Documentation
¶
Overview ¶
Package parser provides advanced URL parsing capabilities by extending the standard net/url package with additional domain extraction functionality.
This package decomposes a URL’s host component into three primary parts:
- Subdomain (e.g., "www" in "www.example.com")
- Second-Level Domain (SLD, e.g., "example" in "www.example.com")
- Top-Level Domain (TLD, e.g., "com" in "www.example.com")
The custom URL type embeds net/url.URL so that it integrates seamlessly with existing HTTP libraries, while the additional Domain struct holds the parsed components. The Parser type offers methods to parse raw URL strings into this extended URL struct.
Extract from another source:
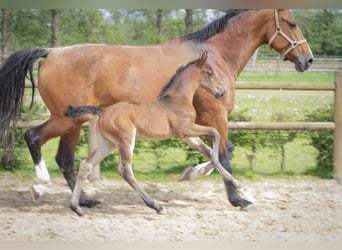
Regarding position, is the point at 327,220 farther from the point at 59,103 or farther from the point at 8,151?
the point at 8,151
It also supports applying a default scheme when missing, and uses a suffix array for efficient TLD lookups.
Example Usage:
package main import ( "fmt" "github.com/hueristiq/hq-go-url/parser" ) func main() { // Create a new parser with a default scheme of "https". p := parser.NewParser(parser.WithDefaultScheme("https")) // Parse a raw URL string without a scheme. parsedURL, err := p.Parse("www.example.com") if err != nil { fmt.Println("Error parsing URL:", err) return } // Print the reconstructed domain. fmt.Println("Domain:", parsedURL.Domain.String()) }
References: - net/url package documentation: https://pkg.go.dev/net/url
Index ¶
Constants ¶
This section is empty.
Variables ¶
This section is empty.
Functions ¶
This section is empty.
Types ¶
type Domain ¶
Domain represents a parsed domain name, broken down into three main components:
- Subdomain: The subdomain part of the domain (e.g., "www" in "www.example.com").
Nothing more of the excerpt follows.